«КТО ПЕРЕВЕЛ ЧАСЫ НАЗАД?» — это еще одно произведение, которое я особенно жажду. Бедный Гидеон Форсайт! С ним ужасно обошлись, как рассказывает Стивенсон, в деле с тем грандиозным, но жутким пианино; и я всегда надеялся, что, возможно, в конце концов, в качестве своего рода компенсации, Судьба распорядилась, чтобы роман, который он написал анонимно, был спасен от забвения и признан проницательными критиками совсем не плохим.
«Он никогда не признавал его, или только некоторым близким друзьям, пока он был еще в корректуре; после его появления и тревожного провала скромность автора стала более настойчивой, и секрет теперь, вероятно, будет храниться лучше, чем секрет авторства «Уэверли».
Такое унижение, как у Гидеона, тем более остро для меня, потому что оно так редко встречается в английской художественной литературе. В девяти случаях из десяти книга внутри книги — это немедленный, огромный успех.
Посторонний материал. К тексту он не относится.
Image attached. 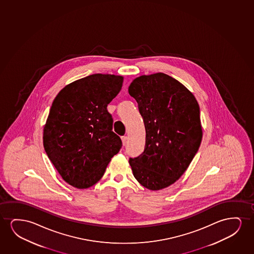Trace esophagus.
Returning a JSON list of instances; mask_svg holds the SVG:
<instances>
[{"instance_id": "esophagus-1", "label": "esophagus", "mask_w": 254, "mask_h": 254, "mask_svg": "<svg viewBox=\"0 0 254 254\" xmlns=\"http://www.w3.org/2000/svg\"><path fill=\"white\" fill-rule=\"evenodd\" d=\"M122 144L125 146L127 143V136H122Z\"/></svg>"}]
</instances>
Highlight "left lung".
Listing matches in <instances>:
<instances>
[{
    "instance_id": "left-lung-1",
    "label": "left lung",
    "mask_w": 254,
    "mask_h": 254,
    "mask_svg": "<svg viewBox=\"0 0 254 254\" xmlns=\"http://www.w3.org/2000/svg\"><path fill=\"white\" fill-rule=\"evenodd\" d=\"M128 93L146 128L144 152L129 159L133 176L152 191L167 188L184 174L200 146L198 101L183 84L163 73L137 77Z\"/></svg>"
}]
</instances>
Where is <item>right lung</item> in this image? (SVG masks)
<instances>
[{
    "label": "right lung",
    "mask_w": 254,
    "mask_h": 254,
    "mask_svg": "<svg viewBox=\"0 0 254 254\" xmlns=\"http://www.w3.org/2000/svg\"><path fill=\"white\" fill-rule=\"evenodd\" d=\"M123 77L94 73L66 85L53 101L43 129L46 153L66 183L90 188L122 148L107 107Z\"/></svg>",
    "instance_id": "obj_1"
}]
</instances>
В целом, наши романисты всегда были склонны к оптимизму — особенно те, кто писал в основном, чтобы угодить своей публике. Публике нравится читать о любом виде успеха. Чем больше, внезапнее и насильственнее успех, тем он ценнее как ингредиент в романе. И поскольку средний романист всегда живет мечтой, что одно из его произведений каким-то образом «выстрелит», как ни одно другое произведение еще не выстреливало, очень естественно, что он с любовью пытается тем временем реализовать эту мечту для себя, косвенно, через то или иное создание своей фантазии. Правда, он обычно слишком самосознателен, чтобы позволить этому созданию достичь своей внезапной славы и бесконечного состояния через роман. Обычно это пьеса, которая делает трюк. В викторианское время это была почти всегда книга стихов. О, просторные дни Теннисона и Суинберна! В скольких трехтомных романах упоминается какой-нибудь «тонкий октаво», который кажется, по данному описанию, таким же захватывающим, как «Стихи и баллады», не будучи менее приемлемым, чем «Идиллии короля»! Эти стихи были всегда анонимной работой какого-нибудь очень молодого, очень бедного человека, который полагал, что они родились мертвыми из печати, пока однажды, через неделю или около того после публикации, когда он шел «угрюмо» и «в глубокой задумчивости» вдоль Стрэнда, потеряв всякую надежду теперь, что когда-нибудь будет в состоянии просить Хильду стать его женой, друг не окликнул его — «Видел «Тандерер» сегодня утром? Черт возьми, там колоночная рецензия на новую книгу стихов» и т. д. В каком-то трехтомном романе, который я однажды читал в курортном месте, одолжив его в маленькой библиотеке, был молодой поэт, чей внезапный прыжок в первые ряды всегда оставлял особый след в моем воображении. Название самого романа я не могу вспомнить; но я помню имя молодого поэта — Эйлмер Дин; и навсегда незабываемое название его книги стихов было «ПОМЕНТЫ: БУДУЧИ СТИХАМИ НАСТРОЕНИЯ И МОМЕНТА». Что бы я не отдал, чтобы обладать экземпляром этой работы?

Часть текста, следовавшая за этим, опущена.